Molecular characterization of BZR transcription factor family and abiotic stress induced expression profiling in Brassica rapa.
Other Scholarly Work
Saha, Gopal, Park, Jong-In, Jung, Hee-Jeong et al. (2015). Molecular characterization of BZR transcription factor family and abiotic stress induced expression profiling in Brassica rapa.
. 92 92-104. 10.1016/j.plaphy.2015.04.013
Saha, Gopal, Park, Jong-In, Jung, Hee-Jeong et al. (2015). Molecular characterization of BZR transcription factor family and abiotic stress induced expression profiling in Brassica rapa.
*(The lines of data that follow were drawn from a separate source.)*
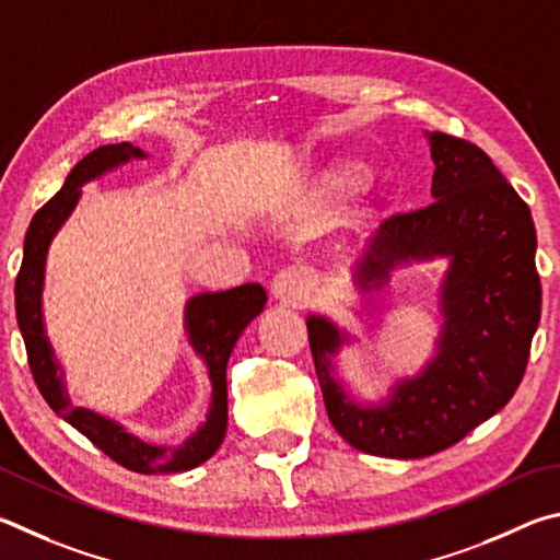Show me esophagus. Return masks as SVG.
<instances>
[{
	"label": "esophagus",
	"mask_w": 560,
	"mask_h": 560,
	"mask_svg": "<svg viewBox=\"0 0 560 560\" xmlns=\"http://www.w3.org/2000/svg\"><path fill=\"white\" fill-rule=\"evenodd\" d=\"M270 298L285 307H302L310 298L307 280L298 270H280L270 282Z\"/></svg>",
	"instance_id": "34e87169"
}]
</instances>
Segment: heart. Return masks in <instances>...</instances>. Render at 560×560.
Returning a JSON list of instances; mask_svg holds the SVG:
<instances>
[{"instance_id": "1", "label": "heart", "mask_w": 560, "mask_h": 560, "mask_svg": "<svg viewBox=\"0 0 560 560\" xmlns=\"http://www.w3.org/2000/svg\"><path fill=\"white\" fill-rule=\"evenodd\" d=\"M369 179L364 162L335 160L322 166L310 186V199H335V196L359 189Z\"/></svg>"}]
</instances>
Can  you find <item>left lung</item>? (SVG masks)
<instances>
[{
	"label": "left lung",
	"instance_id": "obj_1",
	"mask_svg": "<svg viewBox=\"0 0 560 560\" xmlns=\"http://www.w3.org/2000/svg\"><path fill=\"white\" fill-rule=\"evenodd\" d=\"M425 137L435 201L390 215L357 260L354 282L384 290L400 265L447 258L435 357L413 378L396 381L378 406H361L331 364L349 335L327 317H307L331 425L361 453L396 459L435 455L499 413L522 384L541 319L528 206L477 144L445 132Z\"/></svg>",
	"mask_w": 560,
	"mask_h": 560
}]
</instances>
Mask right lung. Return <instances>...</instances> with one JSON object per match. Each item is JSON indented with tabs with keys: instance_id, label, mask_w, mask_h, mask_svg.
<instances>
[{
	"instance_id": "add662e5",
	"label": "right lung",
	"mask_w": 560,
	"mask_h": 560,
	"mask_svg": "<svg viewBox=\"0 0 560 560\" xmlns=\"http://www.w3.org/2000/svg\"><path fill=\"white\" fill-rule=\"evenodd\" d=\"M144 156L147 154L137 150V147L120 142L97 147V150L85 154L73 166L71 174L66 176L61 191L51 201H46L34 213L32 223H28L24 238V260L14 285V302L16 322L26 345L28 369H32L36 386L46 398V404L63 420H68L78 433L91 440L97 450H103L107 457L115 459L117 465L140 475H172L199 467L221 447L225 425H229L225 366H229V357L241 331L260 315L265 302H268L265 290L258 282H248V285L223 292H201V295H194L186 302L184 329L186 337H189V345L203 359L206 369H209L211 406L206 423L189 440H184V445L179 447L144 443L137 435L127 433L115 420L71 404L63 384V369L58 364L51 341L46 337L42 302L48 245H51L54 235L66 223L68 215L73 213L83 194L81 186L115 170V166L130 160H144Z\"/></svg>"
}]
</instances>
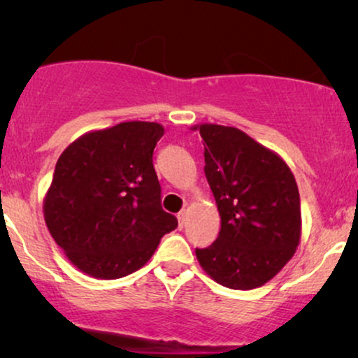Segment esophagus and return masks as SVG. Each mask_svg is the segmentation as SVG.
I'll use <instances>...</instances> for the list:
<instances>
[{
  "label": "esophagus",
  "mask_w": 358,
  "mask_h": 358,
  "mask_svg": "<svg viewBox=\"0 0 358 358\" xmlns=\"http://www.w3.org/2000/svg\"><path fill=\"white\" fill-rule=\"evenodd\" d=\"M187 208H182V210H180L178 212V215H176V217H178V222H180V225H183L185 224V220H187Z\"/></svg>",
  "instance_id": "esophagus-1"
}]
</instances>
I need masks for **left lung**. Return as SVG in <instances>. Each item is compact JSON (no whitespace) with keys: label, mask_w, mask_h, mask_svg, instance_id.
<instances>
[{"label":"left lung","mask_w":358,"mask_h":358,"mask_svg":"<svg viewBox=\"0 0 358 358\" xmlns=\"http://www.w3.org/2000/svg\"><path fill=\"white\" fill-rule=\"evenodd\" d=\"M205 176L215 196L220 232L195 249L205 273L231 289L273 279L296 252L301 203L293 171L281 156L231 126L199 124Z\"/></svg>","instance_id":"8db88e82"}]
</instances>
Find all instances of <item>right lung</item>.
<instances>
[{
    "label": "right lung",
    "instance_id": "obj_1",
    "mask_svg": "<svg viewBox=\"0 0 358 358\" xmlns=\"http://www.w3.org/2000/svg\"><path fill=\"white\" fill-rule=\"evenodd\" d=\"M165 129L127 121L71 143L55 165L43 217L69 261L96 279H117L150 261L178 220L162 208L153 151Z\"/></svg>",
    "mask_w": 358,
    "mask_h": 358
}]
</instances>
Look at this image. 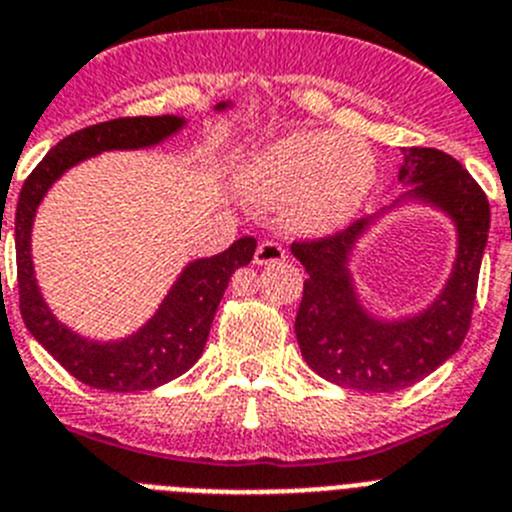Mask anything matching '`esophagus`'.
<instances>
[{"instance_id": "1", "label": "esophagus", "mask_w": 512, "mask_h": 512, "mask_svg": "<svg viewBox=\"0 0 512 512\" xmlns=\"http://www.w3.org/2000/svg\"><path fill=\"white\" fill-rule=\"evenodd\" d=\"M283 260H285V250L278 245V242H273V239L260 242V247H257L255 252L257 265H273V262H283Z\"/></svg>"}]
</instances>
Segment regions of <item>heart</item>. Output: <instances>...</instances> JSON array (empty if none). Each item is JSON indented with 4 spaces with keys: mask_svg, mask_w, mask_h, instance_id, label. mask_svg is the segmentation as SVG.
<instances>
[{
    "mask_svg": "<svg viewBox=\"0 0 512 512\" xmlns=\"http://www.w3.org/2000/svg\"><path fill=\"white\" fill-rule=\"evenodd\" d=\"M377 183L372 153L359 140L329 132H293L247 158L242 186L250 199L285 206L293 232L324 234L362 209Z\"/></svg>",
    "mask_w": 512,
    "mask_h": 512,
    "instance_id": "1",
    "label": "heart"
}]
</instances>
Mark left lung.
Wrapping results in <instances>:
<instances>
[{
	"label": "left lung",
	"mask_w": 512,
	"mask_h": 512,
	"mask_svg": "<svg viewBox=\"0 0 512 512\" xmlns=\"http://www.w3.org/2000/svg\"><path fill=\"white\" fill-rule=\"evenodd\" d=\"M398 181L411 188L380 214L359 219L331 237L290 245L308 273L296 316L303 359L324 380L362 393L408 388L462 347L490 232L485 191L451 155L434 147H403ZM408 200H421L450 216L458 227V260L431 307L388 322L358 303L348 260L366 229Z\"/></svg>",
	"instance_id": "obj_1"
}]
</instances>
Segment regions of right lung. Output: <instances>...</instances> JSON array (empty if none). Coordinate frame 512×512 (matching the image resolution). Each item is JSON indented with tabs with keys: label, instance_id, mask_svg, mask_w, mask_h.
<instances>
[{
	"label": "right lung",
	"instance_id": "right-lung-1",
	"mask_svg": "<svg viewBox=\"0 0 512 512\" xmlns=\"http://www.w3.org/2000/svg\"><path fill=\"white\" fill-rule=\"evenodd\" d=\"M229 101L216 104L227 109ZM186 119L163 117H122L91 124L86 130L63 137L27 176L15 209L17 285H20V313L30 334L53 354L76 380L107 393H137L153 390L163 382L176 380L196 365L209 339L211 321L229 278L237 267L250 265L257 239L242 237L229 250L214 257H201L183 267V273L168 290V296L153 313V319L135 334L117 342H96L76 334L55 319L45 303L32 267L30 237L32 222L48 188L73 165L84 163L109 150H142L168 140L181 130ZM4 219V214H2Z\"/></svg>",
	"mask_w": 512,
	"mask_h": 512
}]
</instances>
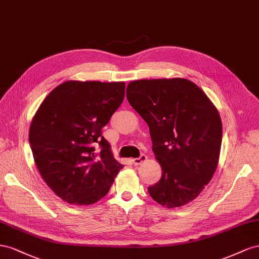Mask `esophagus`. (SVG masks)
<instances>
[{"instance_id":"obj_1","label":"esophagus","mask_w":259,"mask_h":259,"mask_svg":"<svg viewBox=\"0 0 259 259\" xmlns=\"http://www.w3.org/2000/svg\"><path fill=\"white\" fill-rule=\"evenodd\" d=\"M147 159V156L145 154H142V155H140V156L138 157V158H134L132 159V162H134V164L137 166V165H140V164H142L143 161H145Z\"/></svg>"}]
</instances>
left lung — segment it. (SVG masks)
Segmentation results:
<instances>
[{
	"label": "left lung",
	"instance_id": "left-lung-1",
	"mask_svg": "<svg viewBox=\"0 0 259 259\" xmlns=\"http://www.w3.org/2000/svg\"><path fill=\"white\" fill-rule=\"evenodd\" d=\"M127 99L149 125L161 167L160 180L147 189L151 197L168 208L193 201L218 165L223 124L217 108L183 78L132 81Z\"/></svg>",
	"mask_w": 259,
	"mask_h": 259
}]
</instances>
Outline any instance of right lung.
<instances>
[{"label": "right lung", "mask_w": 259, "mask_h": 259, "mask_svg": "<svg viewBox=\"0 0 259 259\" xmlns=\"http://www.w3.org/2000/svg\"><path fill=\"white\" fill-rule=\"evenodd\" d=\"M124 82L66 81L42 102L29 143L48 186L69 204L91 205L104 197L123 167L103 127L124 99ZM99 146L100 153L95 152Z\"/></svg>", "instance_id": "add662e5"}]
</instances>
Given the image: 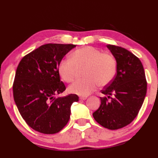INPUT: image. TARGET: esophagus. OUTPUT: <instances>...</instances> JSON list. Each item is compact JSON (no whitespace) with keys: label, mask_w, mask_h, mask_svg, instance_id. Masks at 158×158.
Here are the masks:
<instances>
[{"label":"esophagus","mask_w":158,"mask_h":158,"mask_svg":"<svg viewBox=\"0 0 158 158\" xmlns=\"http://www.w3.org/2000/svg\"><path fill=\"white\" fill-rule=\"evenodd\" d=\"M87 96H81V97H80L79 98V99L80 100H82V101H84V100H86L87 99Z\"/></svg>","instance_id":"1"}]
</instances>
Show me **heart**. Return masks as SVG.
Masks as SVG:
<instances>
[{"instance_id":"b5f03b06","label":"heart","mask_w":158,"mask_h":158,"mask_svg":"<svg viewBox=\"0 0 158 158\" xmlns=\"http://www.w3.org/2000/svg\"><path fill=\"white\" fill-rule=\"evenodd\" d=\"M70 59H62L58 65V73L66 82L73 81L76 66L87 65L83 79L74 81L68 87V92L81 96L92 93L98 83L100 86L107 85L116 73V61L111 54L103 53L92 46H85L74 51Z\"/></svg>"}]
</instances>
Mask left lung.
I'll list each match as a JSON object with an SVG mask.
<instances>
[{"label": "left lung", "instance_id": "left-lung-1", "mask_svg": "<svg viewBox=\"0 0 158 158\" xmlns=\"http://www.w3.org/2000/svg\"><path fill=\"white\" fill-rule=\"evenodd\" d=\"M107 47L116 60L117 73L102 90L107 98H100L101 105L93 116L102 127L118 130L135 118L145 98L147 83L143 64L136 56L121 47Z\"/></svg>", "mask_w": 158, "mask_h": 158}]
</instances>
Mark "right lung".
I'll return each instance as SVG.
<instances>
[{
	"mask_svg": "<svg viewBox=\"0 0 158 158\" xmlns=\"http://www.w3.org/2000/svg\"><path fill=\"white\" fill-rule=\"evenodd\" d=\"M72 44L48 43L22 59L17 68L13 96L17 107L31 128L43 134H55L67 124L71 107L79 97L70 94L55 97L65 90L58 73L59 63Z\"/></svg>",
	"mask_w": 158,
	"mask_h": 158,
	"instance_id": "obj_1",
	"label": "right lung"
}]
</instances>
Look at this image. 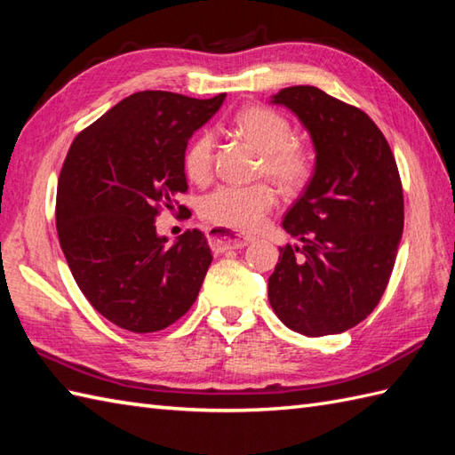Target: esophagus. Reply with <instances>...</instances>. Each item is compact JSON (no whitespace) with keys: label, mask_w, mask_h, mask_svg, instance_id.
Segmentation results:
<instances>
[{"label":"esophagus","mask_w":455,"mask_h":455,"mask_svg":"<svg viewBox=\"0 0 455 455\" xmlns=\"http://www.w3.org/2000/svg\"><path fill=\"white\" fill-rule=\"evenodd\" d=\"M207 240H209V246L212 248V252H227V250L244 248L250 244V238L238 236L233 233V230H228L225 227H217V225L207 230Z\"/></svg>","instance_id":"34e87169"}]
</instances>
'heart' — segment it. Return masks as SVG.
Segmentation results:
<instances>
[{
  "instance_id": "obj_1",
  "label": "heart",
  "mask_w": 455,
  "mask_h": 455,
  "mask_svg": "<svg viewBox=\"0 0 455 455\" xmlns=\"http://www.w3.org/2000/svg\"><path fill=\"white\" fill-rule=\"evenodd\" d=\"M236 129L262 152L259 173L269 176L285 191L303 188L311 178L315 158L311 148L293 139V127L285 115L264 105H252L236 115ZM217 137L211 129L196 134L186 154L183 168L196 183H207L215 166ZM277 203V191L267 181L250 186H219L199 203L201 217L217 227L238 233H252L264 225Z\"/></svg>"
}]
</instances>
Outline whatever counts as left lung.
<instances>
[{
    "instance_id": "1",
    "label": "left lung",
    "mask_w": 455,
    "mask_h": 455,
    "mask_svg": "<svg viewBox=\"0 0 455 455\" xmlns=\"http://www.w3.org/2000/svg\"><path fill=\"white\" fill-rule=\"evenodd\" d=\"M272 103L311 132L315 173L287 211L283 228L301 246L279 248L269 305L305 336L340 334L379 303L404 225L401 176L387 139L367 115L313 85H293Z\"/></svg>"
}]
</instances>
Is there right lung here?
I'll use <instances>...</instances> for the list:
<instances>
[{"mask_svg":"<svg viewBox=\"0 0 455 455\" xmlns=\"http://www.w3.org/2000/svg\"><path fill=\"white\" fill-rule=\"evenodd\" d=\"M227 93L196 100L139 92L74 139L58 178L56 230L76 283L92 307L124 331L158 332L196 303L211 266L201 230L166 246L162 207L180 212L188 191L183 154Z\"/></svg>","mask_w":455,"mask_h":455,"instance_id":"1","label":"right lung"}]
</instances>
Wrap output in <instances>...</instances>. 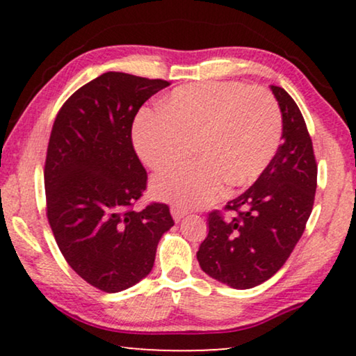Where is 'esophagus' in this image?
Here are the masks:
<instances>
[{"instance_id": "obj_1", "label": "esophagus", "mask_w": 356, "mask_h": 356, "mask_svg": "<svg viewBox=\"0 0 356 356\" xmlns=\"http://www.w3.org/2000/svg\"><path fill=\"white\" fill-rule=\"evenodd\" d=\"M172 216L175 222H179L184 216H188V211H184L181 207H172Z\"/></svg>"}]
</instances>
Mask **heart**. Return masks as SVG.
<instances>
[{"label":"heart","mask_w":356,"mask_h":356,"mask_svg":"<svg viewBox=\"0 0 356 356\" xmlns=\"http://www.w3.org/2000/svg\"><path fill=\"white\" fill-rule=\"evenodd\" d=\"M282 116L274 97L243 82H206L175 89L162 111H143L133 129L134 147L160 172L193 154L201 160L159 175L152 191L181 207H201L228 183L243 188L264 172L277 152Z\"/></svg>","instance_id":"b5f03b06"}]
</instances>
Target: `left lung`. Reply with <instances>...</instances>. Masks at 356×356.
<instances>
[{"label":"left lung","mask_w":356,"mask_h":356,"mask_svg":"<svg viewBox=\"0 0 356 356\" xmlns=\"http://www.w3.org/2000/svg\"><path fill=\"white\" fill-rule=\"evenodd\" d=\"M282 111V144L261 177L241 196L209 213V233L197 251L201 269L232 289L270 279L303 235L318 186L313 140L298 105L270 86Z\"/></svg>","instance_id":"1"}]
</instances>
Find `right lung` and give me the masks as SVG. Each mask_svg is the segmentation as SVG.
<instances>
[{"label":"right lung","instance_id":"right-lung-1","mask_svg":"<svg viewBox=\"0 0 356 356\" xmlns=\"http://www.w3.org/2000/svg\"><path fill=\"white\" fill-rule=\"evenodd\" d=\"M167 86L105 72L77 89L53 123L43 170L48 223L71 269L106 293L144 279L159 240L175 225L163 202L134 211L147 172L134 150L133 121Z\"/></svg>","mask_w":356,"mask_h":356}]
</instances>
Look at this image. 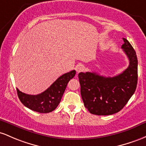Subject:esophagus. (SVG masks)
Masks as SVG:
<instances>
[{
    "mask_svg": "<svg viewBox=\"0 0 146 146\" xmlns=\"http://www.w3.org/2000/svg\"><path fill=\"white\" fill-rule=\"evenodd\" d=\"M85 66L83 64H78L76 67V70L78 73L81 72L83 71L84 70Z\"/></svg>",
    "mask_w": 146,
    "mask_h": 146,
    "instance_id": "esophagus-1",
    "label": "esophagus"
}]
</instances>
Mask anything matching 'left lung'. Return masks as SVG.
I'll return each instance as SVG.
<instances>
[{"instance_id": "obj_1", "label": "left lung", "mask_w": 146, "mask_h": 146, "mask_svg": "<svg viewBox=\"0 0 146 146\" xmlns=\"http://www.w3.org/2000/svg\"><path fill=\"white\" fill-rule=\"evenodd\" d=\"M123 39L121 48L130 63L122 73L113 77L90 72L78 74L82 99L91 114L111 115L119 112L136 90L138 78L137 54L128 40Z\"/></svg>"}]
</instances>
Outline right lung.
Here are the masks:
<instances>
[{
    "instance_id": "1",
    "label": "right lung",
    "mask_w": 146,
    "mask_h": 146,
    "mask_svg": "<svg viewBox=\"0 0 146 146\" xmlns=\"http://www.w3.org/2000/svg\"><path fill=\"white\" fill-rule=\"evenodd\" d=\"M75 74V70L64 74L57 78L46 90L39 94H25L16 88L18 96L21 103L32 110L40 113L51 112L60 104L68 82Z\"/></svg>"
}]
</instances>
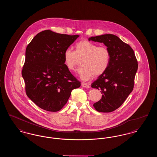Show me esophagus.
Returning a JSON list of instances; mask_svg holds the SVG:
<instances>
[{"label":"esophagus","instance_id":"1","mask_svg":"<svg viewBox=\"0 0 157 157\" xmlns=\"http://www.w3.org/2000/svg\"><path fill=\"white\" fill-rule=\"evenodd\" d=\"M81 85L84 88H90V84L89 83H84V82H82L81 83Z\"/></svg>","mask_w":157,"mask_h":157}]
</instances>
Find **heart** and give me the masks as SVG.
<instances>
[{
	"label": "heart",
	"mask_w": 157,
	"mask_h": 157,
	"mask_svg": "<svg viewBox=\"0 0 157 157\" xmlns=\"http://www.w3.org/2000/svg\"><path fill=\"white\" fill-rule=\"evenodd\" d=\"M63 59L69 71H74L82 60V67L79 69L78 74L83 81L90 79L93 76L104 74L110 63L111 53L105 46H99L87 40L78 42L75 51L67 49L63 53Z\"/></svg>",
	"instance_id": "b5f03b06"
}]
</instances>
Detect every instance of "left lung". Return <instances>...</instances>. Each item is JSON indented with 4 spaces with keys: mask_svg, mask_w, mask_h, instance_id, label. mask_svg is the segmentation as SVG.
Instances as JSON below:
<instances>
[{
    "mask_svg": "<svg viewBox=\"0 0 157 157\" xmlns=\"http://www.w3.org/2000/svg\"><path fill=\"white\" fill-rule=\"evenodd\" d=\"M89 40L103 43L111 53V61L104 74L93 82L91 87L101 90L102 98L93 105L101 112L116 110L132 91L138 62L131 47L117 36L105 34L92 36Z\"/></svg>",
    "mask_w": 157,
    "mask_h": 157,
    "instance_id": "8db88e82",
    "label": "left lung"
}]
</instances>
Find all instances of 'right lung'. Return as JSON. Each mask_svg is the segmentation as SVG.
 Returning <instances> with one entry per match:
<instances>
[{
	"label": "right lung",
	"instance_id": "1",
	"mask_svg": "<svg viewBox=\"0 0 157 157\" xmlns=\"http://www.w3.org/2000/svg\"><path fill=\"white\" fill-rule=\"evenodd\" d=\"M79 36L50 30L39 33L27 46L22 75L27 96L47 111L57 112L81 82L70 72L63 53Z\"/></svg>",
	"mask_w": 157,
	"mask_h": 157
}]
</instances>
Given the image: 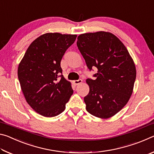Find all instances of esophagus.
Listing matches in <instances>:
<instances>
[{
	"label": "esophagus",
	"mask_w": 154,
	"mask_h": 154,
	"mask_svg": "<svg viewBox=\"0 0 154 154\" xmlns=\"http://www.w3.org/2000/svg\"><path fill=\"white\" fill-rule=\"evenodd\" d=\"M83 81L82 79H78V80H75L73 81V83H75V85H79L80 83H82Z\"/></svg>",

. 92 92-104. 10.1016/j.plaphy.2015.04.013
BRASSINAZOLE-RESISTANT (BZR) transcription factors (TFs) are primarily well known as positive regulators of Brassinosteroid (BR) signal transduction in different plants. BR is a plant specific steroid hormone, which has multiple stress resistance functions besides various growth regulatory roles. Being an important regulator of the BR synthesis, BZR TFs might have stress resistance related activities. However, no stress resistance related functional study of BZR TFs has been reported in any crop plants so far. Therefore, this study identified 15 BZR TFs of Brassica rapa (BrBZR) from a genome-wide survey and characterized them through sequence analysis and expression profiling against several abiotic stresses. Various systematic in silico analysis of these TFs validated the fundamental properties of BZRs, where a high degree of similarity also observed with recognized BZRs of other plant species from the comparison studies. In the organ specific expression analyses, 6 BrBZR TFs constitutively expressed in flower developmental stages indicating their flower specific functions. Subsequently, from the stress resistance related expression profiles differential transcript abundance levels were observed by 6 and 11 BrBZRs against salt and drought stresses, respectively. All BrBZRs showed several folds up-regulation against exogenous ABA treatment. All BrBZRs also showed differential expression against low temperature stress treatments and these TFs were proposed as transcriptional activators of CBF cold response pathway of B. rapa. Notably, three BrBZRs gave co-responsive expression against all the stresses tested here, suggesting their multiple stress resistance related functions. Thus, the findings would be helpful in resolving the complex regulatory mechanism of BZRs in stress resistance and further functional genomics study of these potential TFs in different Brassica crops.